Kimberly’s vision was excellent. Her gaze carved across the fields to her husband, where Maddock was stacking hay just outside the barn, but she didn’t call out to him. It was nice seeing him work in so many ways. Mostly, it was comforting—if Maddock was working, things couldn’t be too bad in the world—but it was also attractive, if she was honest. She couldn’t quite see with the distance and the darkness, but she knew what he looked like with a sheen of sweat on his skin and his muscles flexing as he used his pitchfork.

Her mind drifted to the time they had met, when Maddock had been a young lad working others’ farms. He had always dreamed of this future for himself—for them—where he would toil over his own land, land that belonged to them, nurturing the fruit of their labors.

It didn’t take long for Maddock to notice her eyes. He put down his pitchfork and waved, and when she put up a hand in return, he jogged over. She could definitely see the sweat from up close. She leaned in for a kiss as he came up.

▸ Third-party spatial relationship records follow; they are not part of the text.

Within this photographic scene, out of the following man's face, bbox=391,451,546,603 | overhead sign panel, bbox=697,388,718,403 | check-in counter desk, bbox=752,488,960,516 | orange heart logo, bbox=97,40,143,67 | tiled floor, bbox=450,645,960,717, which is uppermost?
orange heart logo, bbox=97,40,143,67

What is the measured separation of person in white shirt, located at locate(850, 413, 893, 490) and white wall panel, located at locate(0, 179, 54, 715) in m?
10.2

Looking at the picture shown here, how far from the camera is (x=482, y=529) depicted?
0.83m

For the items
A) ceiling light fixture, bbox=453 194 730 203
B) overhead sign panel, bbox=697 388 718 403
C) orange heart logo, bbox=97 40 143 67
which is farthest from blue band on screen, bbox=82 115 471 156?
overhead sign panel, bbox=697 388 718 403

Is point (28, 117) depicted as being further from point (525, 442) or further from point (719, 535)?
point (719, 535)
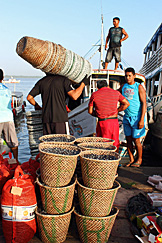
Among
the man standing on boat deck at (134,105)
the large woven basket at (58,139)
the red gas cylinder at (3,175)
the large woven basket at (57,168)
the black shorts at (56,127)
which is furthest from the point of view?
the man standing on boat deck at (134,105)

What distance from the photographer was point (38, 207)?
255 cm

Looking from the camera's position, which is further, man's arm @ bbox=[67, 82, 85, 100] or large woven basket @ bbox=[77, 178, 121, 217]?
man's arm @ bbox=[67, 82, 85, 100]

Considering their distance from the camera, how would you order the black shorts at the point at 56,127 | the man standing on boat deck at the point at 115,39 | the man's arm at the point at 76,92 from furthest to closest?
the man standing on boat deck at the point at 115,39 → the black shorts at the point at 56,127 → the man's arm at the point at 76,92

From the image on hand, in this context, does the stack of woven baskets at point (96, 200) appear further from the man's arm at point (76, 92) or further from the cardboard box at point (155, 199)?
the man's arm at point (76, 92)

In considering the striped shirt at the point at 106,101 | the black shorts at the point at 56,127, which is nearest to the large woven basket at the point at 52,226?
the black shorts at the point at 56,127

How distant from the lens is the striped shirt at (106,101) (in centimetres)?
388

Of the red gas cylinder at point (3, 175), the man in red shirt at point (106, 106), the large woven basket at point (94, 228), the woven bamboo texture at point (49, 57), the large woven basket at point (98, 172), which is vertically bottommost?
the large woven basket at point (94, 228)

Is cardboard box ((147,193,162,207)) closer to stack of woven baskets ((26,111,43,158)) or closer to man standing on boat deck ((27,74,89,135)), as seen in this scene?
man standing on boat deck ((27,74,89,135))

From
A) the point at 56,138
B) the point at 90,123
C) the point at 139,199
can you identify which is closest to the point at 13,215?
the point at 56,138

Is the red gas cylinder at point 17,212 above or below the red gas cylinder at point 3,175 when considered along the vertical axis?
below

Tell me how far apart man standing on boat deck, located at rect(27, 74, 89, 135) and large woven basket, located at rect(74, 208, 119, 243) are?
5.22ft

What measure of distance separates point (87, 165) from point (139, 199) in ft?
3.91

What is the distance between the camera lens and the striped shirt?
3877mm

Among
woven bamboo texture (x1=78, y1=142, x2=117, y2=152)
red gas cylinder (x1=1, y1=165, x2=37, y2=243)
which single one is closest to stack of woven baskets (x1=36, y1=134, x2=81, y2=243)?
red gas cylinder (x1=1, y1=165, x2=37, y2=243)
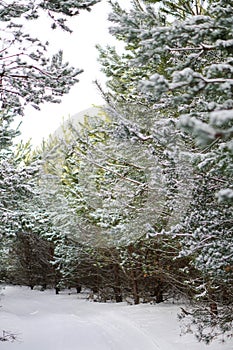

“Oh, hon, I’m gross,” he said.

“I don’t mind,” she said.

He grinned and gave her the kiss, pulling her close. She relaxed—not much, but a little—for the first time all day.

“You were awfully quiet at dinner,” he said, pulling back. It wasn’t judging coming from Maddock’s lips; it was an observation. “This school thing getting to you?”

Kimberly sighed. She’d told him a little bit when they’d gotten home, but she hadn’t gone too much into it because Keene had been around and still had had a lot of energy to burn.

“You’re not wrong, you know.”


“Keene being around all that magic. It’s scary when he doesn’t have any of his own.”

Kimberly shivered a little. “He’s still so little. He doesn’t know to listen to warnings.”

“Which is one thing he would learn at school, if he were given enough time to adjust.” When Kimberly looked his way, he held up a gloved hand. “You’re not wrong, but I think we can trust the coven about this. There have been plenty of generations of kids in this town who don’t have powers. He will be safe at the Ash Academy. Rowan and Gemma would never allow him, or any other child, be hurt in their care. You know that as well as I do.”